Task objective. From the passage below on development and the epigenetic landscape, reproduce word for word the portion starting with "The epigenetic landscape paradigm" and going on through "have proven difficult.".

Page extract.
☆ ☆ ☆ ☆ ☆
Under natural conditions, tissue and cellular differentiation along defined lineages is characterized by an inexorably forward-moving process that terminates in highly specialized cells. Waddington, following Morgan (Morgan, 1901
), characterized the process of development as essentially “epigenetic” (from “epigenesis”) (Waddington, 1939
) and also introduced the metaphor of an “epigenetic landscape” (Waddington, 1940
), which he depicted with a ball rolling down a hill of bifurcating valleys symbolizing the specification of defined cell lineages and fates during the progress of differentiation (Waddington, 1939
). It is notable that Waddington's usage of epigenetic to denote the origination and propagation of information about cellular states during differentiation differs considerably from its recent reformulation to mean “on the genome” and its association with chemical modifications to DNA or chromatin (Ptashne, 2007
). Here we employ the classical usage throughout.
Waddington astutely reasoned that epigenesis is a “historical” process requiring a memory “faculty” to keep directed lineage programs on track (Waddington, 1939
). Indeed, developing cells are frequently exposed to stimuli, whether exogenous (e.g., a morphogen) or endogenous (e.g., a transcription factor [TF]), that can permanently alter cellular fate. Whether or in what form cells in fact maintain information concerning prior developmental fate decisions during epigenesis is currently unknown.
The epigenetic landscape paradigm has also been invoked to explain abnormal processes such as oncogenesis (Pujadas and Feinberg, 2012
). Cancer cells are widely described as being “de-differentiated” compared with their normal counterparts, based on limited analyses of metabolic (Warburg, 1956
), histological (Gleason and Mellinger, 1974
), gene-activity (Hirszfeld et al., 1932
; Tatarinov, 1964
), and proliferative and self-renewal phenotypes (Beard, 1902
; Waddington, 1935
). However, quantifying this concept and generalizing it beyond a few selected markers have proven difficult.
Chromatin structure represents a highly plastic vehicle for specifying cellular regulatory states and is a conceptually attractive template for recording and transmitting epigenetic information (Bernstein et al., 2006
; Hawkins et al., 2010
; Paige et al., 2012
; Wamstad et al., 2012
; Zhu et al., 2013
). DNase I-hypersensitive sites (DHSs) represent focal alterations in the primary structure of chromatin that result from engagement of sequence-specific transcription factors in place of a canonical nucleosome (Gross and Garrard, 1988
; Thurman et al., 2012
). In a classic experiment, Groudine and Weintraub demonstrated that induced DHSs could be propagated to, and stably perpetuated by, daughter cells even after the inducing stimulus had been withdrawn (Groudine and Weintraub, 1982
). This result suggests that newly arising DHSs created by TF occupancy of quiescent regulatory DNA have the potential to encode cellular states and to perpetuate that information through continued TF occupancy in daughter cells. Whether, or to what extent, such a mechanism operates during normal development and differentiation, however, is currently unknown.
To explore the role of TF-driven chromatin structure at regulatory DNA in normal and transformed cells during epigenesis, we analyzed genome-wide patterns of DHSs across a wide array of cell types and states, including definitive adult primary cells, embryonic stem cells (ESCs), cells undergoing directed lineage differentiation from ESCs to cardiomyocytes, and diverse cancer cell types. Our findings, detailed below, are interpreted to indicate four fundamental conclusions. First, patterns of DHSs in definitive cells encode “memory” of early developmental fate decisions that establish lineage hierarchies. Second, lineage differentiation couples the extensive activation of novel regulatory DNA compartments with propagation and sequential restriction of the ES DHS landscape as a function of cellular maturity. Third, developmentally stable DHSs chiefly encode binding sites for self-regulating TFs, suggesting a mechanistic role for TF-encoded feedback circuits in propagating developmental information. Finally, oncogenesis is accompanied by a disordered retrograde remodeling of the regulatory DNA landscape in a fashion that defies normal developmental pathways and departs fundamentally from the paradigm of the epigenetic landscape. Together these findings indicate a central role for patterning and propagation of regulatory DNA marked by DHSs in the genesis and proper maintenance of developmental programs.
☆ ☆ ☆ ☆ ☆
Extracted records
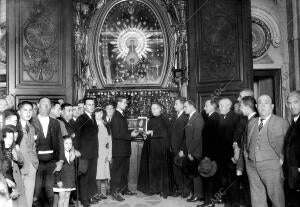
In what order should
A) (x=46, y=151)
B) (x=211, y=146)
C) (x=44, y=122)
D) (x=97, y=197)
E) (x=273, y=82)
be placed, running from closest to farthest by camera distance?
1. (x=46, y=151)
2. (x=44, y=122)
3. (x=211, y=146)
4. (x=97, y=197)
5. (x=273, y=82)

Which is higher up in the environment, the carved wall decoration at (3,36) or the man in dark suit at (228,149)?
the carved wall decoration at (3,36)

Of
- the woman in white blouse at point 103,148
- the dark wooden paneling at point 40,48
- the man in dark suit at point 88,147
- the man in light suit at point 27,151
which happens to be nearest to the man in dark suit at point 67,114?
the man in dark suit at point 88,147

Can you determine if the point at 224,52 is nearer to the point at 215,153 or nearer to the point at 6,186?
the point at 215,153

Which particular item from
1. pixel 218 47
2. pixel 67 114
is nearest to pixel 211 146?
pixel 67 114

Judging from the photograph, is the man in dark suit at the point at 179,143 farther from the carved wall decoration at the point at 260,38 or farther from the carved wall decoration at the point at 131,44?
the carved wall decoration at the point at 260,38

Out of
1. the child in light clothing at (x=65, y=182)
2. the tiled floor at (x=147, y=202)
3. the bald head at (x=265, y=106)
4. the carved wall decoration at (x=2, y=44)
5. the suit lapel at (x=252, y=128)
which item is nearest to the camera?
the bald head at (x=265, y=106)

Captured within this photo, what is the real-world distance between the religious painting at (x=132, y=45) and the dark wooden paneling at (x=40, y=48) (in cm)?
144

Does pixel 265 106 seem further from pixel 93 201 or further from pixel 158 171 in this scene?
pixel 93 201

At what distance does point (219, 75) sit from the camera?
8.79m

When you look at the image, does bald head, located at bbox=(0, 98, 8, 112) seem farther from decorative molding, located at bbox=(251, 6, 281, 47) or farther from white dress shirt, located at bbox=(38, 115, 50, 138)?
decorative molding, located at bbox=(251, 6, 281, 47)

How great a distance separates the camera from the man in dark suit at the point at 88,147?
6.76 meters

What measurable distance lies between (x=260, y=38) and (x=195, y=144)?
4843 millimetres

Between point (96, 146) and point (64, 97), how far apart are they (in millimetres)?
2371

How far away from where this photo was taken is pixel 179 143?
24.2ft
☆ ☆ ☆ ☆ ☆
Result of this task.
The epigenetic landscape paradigm has also been invoked to explain abnormal processes such as oncogenesis (Pujadas and Feinberg, 2012
). Cancer cells are widely described as being “de-differentiated” compared with their normal counterparts, based on limited analyses of metabolic (Warburg, 1956
), histological (Gleason and Mellinger, 1974
), gene-activity (Hirszfeld et al., 1932
; Tatarinov, 1964
), and proliferative and self-renewal phenotypes (Beard, 1902
; Waddington, 1935
). However, quantifying this concept and generalizing it beyond a few selected markers have proven difficult.